I expected to see an ip from the network 10.0.1.0/24 in the "join_addresses".

But then, this is initially used to form the sunbeam cluster. Later, when adding MicroK8s to this machine, the same thing will happen again, a token will be generated to form the microk8s cluster, and in that case, I also noticed that it suggests you use any of the available ips, and in seemingly random order. We should make it prefer the one for the management network, IMHO.
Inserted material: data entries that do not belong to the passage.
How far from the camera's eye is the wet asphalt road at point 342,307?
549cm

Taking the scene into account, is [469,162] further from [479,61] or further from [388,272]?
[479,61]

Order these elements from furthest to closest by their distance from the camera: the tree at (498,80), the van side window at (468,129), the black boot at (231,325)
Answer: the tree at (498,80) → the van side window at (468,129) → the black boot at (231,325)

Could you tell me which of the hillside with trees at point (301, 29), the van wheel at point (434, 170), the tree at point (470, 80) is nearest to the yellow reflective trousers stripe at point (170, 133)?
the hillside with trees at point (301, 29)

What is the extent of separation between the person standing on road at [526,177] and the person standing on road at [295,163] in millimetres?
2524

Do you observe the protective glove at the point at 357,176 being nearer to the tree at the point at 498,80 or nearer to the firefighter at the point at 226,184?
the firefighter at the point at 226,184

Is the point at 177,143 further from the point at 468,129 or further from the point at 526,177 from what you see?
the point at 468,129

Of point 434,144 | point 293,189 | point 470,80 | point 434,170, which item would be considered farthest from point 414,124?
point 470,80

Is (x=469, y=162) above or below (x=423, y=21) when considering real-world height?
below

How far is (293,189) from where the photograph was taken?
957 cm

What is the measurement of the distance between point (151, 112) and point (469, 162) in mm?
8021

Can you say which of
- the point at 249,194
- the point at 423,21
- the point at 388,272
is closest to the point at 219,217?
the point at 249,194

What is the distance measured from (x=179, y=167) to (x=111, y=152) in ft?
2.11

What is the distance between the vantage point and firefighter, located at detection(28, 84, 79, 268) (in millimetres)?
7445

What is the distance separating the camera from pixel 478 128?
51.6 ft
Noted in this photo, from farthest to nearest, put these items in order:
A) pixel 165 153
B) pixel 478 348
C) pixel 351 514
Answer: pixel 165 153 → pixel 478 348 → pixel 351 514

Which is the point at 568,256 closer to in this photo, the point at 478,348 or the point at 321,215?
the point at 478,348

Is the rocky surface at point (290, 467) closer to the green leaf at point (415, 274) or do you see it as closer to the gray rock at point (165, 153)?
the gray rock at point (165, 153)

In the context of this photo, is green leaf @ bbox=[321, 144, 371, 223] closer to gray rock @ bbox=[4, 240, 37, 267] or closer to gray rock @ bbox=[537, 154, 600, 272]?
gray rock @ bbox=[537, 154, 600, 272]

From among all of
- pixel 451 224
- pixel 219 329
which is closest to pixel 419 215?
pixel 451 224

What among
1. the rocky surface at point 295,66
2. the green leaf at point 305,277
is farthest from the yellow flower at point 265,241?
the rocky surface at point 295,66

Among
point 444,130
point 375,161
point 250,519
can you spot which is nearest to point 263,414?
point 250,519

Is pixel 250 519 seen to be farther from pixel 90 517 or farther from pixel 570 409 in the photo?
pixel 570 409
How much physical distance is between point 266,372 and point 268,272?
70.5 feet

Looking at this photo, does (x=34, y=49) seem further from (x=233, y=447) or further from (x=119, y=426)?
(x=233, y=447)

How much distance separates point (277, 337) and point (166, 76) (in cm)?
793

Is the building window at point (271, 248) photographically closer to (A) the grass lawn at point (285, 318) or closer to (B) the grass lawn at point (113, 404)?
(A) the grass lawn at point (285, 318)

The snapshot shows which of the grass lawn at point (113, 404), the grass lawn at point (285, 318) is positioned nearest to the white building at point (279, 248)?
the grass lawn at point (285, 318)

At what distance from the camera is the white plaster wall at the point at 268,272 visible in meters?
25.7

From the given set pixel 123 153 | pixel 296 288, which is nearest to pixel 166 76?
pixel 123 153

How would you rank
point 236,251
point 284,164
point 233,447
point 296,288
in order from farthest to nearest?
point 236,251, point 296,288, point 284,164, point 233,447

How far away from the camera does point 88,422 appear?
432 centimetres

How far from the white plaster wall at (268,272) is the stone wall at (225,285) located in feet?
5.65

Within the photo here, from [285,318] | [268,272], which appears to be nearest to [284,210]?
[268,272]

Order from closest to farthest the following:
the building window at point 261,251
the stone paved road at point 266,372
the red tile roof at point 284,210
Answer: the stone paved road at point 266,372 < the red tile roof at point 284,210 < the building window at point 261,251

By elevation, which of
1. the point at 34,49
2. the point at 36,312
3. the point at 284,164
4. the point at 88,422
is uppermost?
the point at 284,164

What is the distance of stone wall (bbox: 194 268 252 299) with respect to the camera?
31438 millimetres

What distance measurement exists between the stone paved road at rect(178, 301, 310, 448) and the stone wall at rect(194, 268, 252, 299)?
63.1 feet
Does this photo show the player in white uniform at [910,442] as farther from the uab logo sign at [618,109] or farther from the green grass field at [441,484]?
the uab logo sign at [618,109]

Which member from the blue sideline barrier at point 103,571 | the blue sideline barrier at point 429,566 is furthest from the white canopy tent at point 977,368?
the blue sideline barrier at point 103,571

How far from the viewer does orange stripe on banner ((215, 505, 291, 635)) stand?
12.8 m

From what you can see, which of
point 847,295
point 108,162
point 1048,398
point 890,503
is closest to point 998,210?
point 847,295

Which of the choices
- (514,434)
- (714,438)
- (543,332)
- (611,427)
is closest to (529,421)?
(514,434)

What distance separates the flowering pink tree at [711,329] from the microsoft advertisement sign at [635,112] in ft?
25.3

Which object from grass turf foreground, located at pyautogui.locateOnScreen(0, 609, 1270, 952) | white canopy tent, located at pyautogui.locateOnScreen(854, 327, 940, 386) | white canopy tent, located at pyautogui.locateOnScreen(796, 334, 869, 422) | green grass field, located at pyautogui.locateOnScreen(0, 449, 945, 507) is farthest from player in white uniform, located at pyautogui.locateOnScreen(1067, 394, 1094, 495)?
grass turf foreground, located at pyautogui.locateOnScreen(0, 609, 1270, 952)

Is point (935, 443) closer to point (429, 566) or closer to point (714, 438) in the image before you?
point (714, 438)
And finally, this can also be affecting microceph (and this is where maybe this issue is related to the other one pointed above where microceph times out joining it's cluster).

The work for implementing "spaces" for juju might help here because it could force all juju related operations to go through a specific network, where it is defined as the management one, but I'm not sure it will automatically solve the issue for other non-juju parts (like the sunbeam-clustering).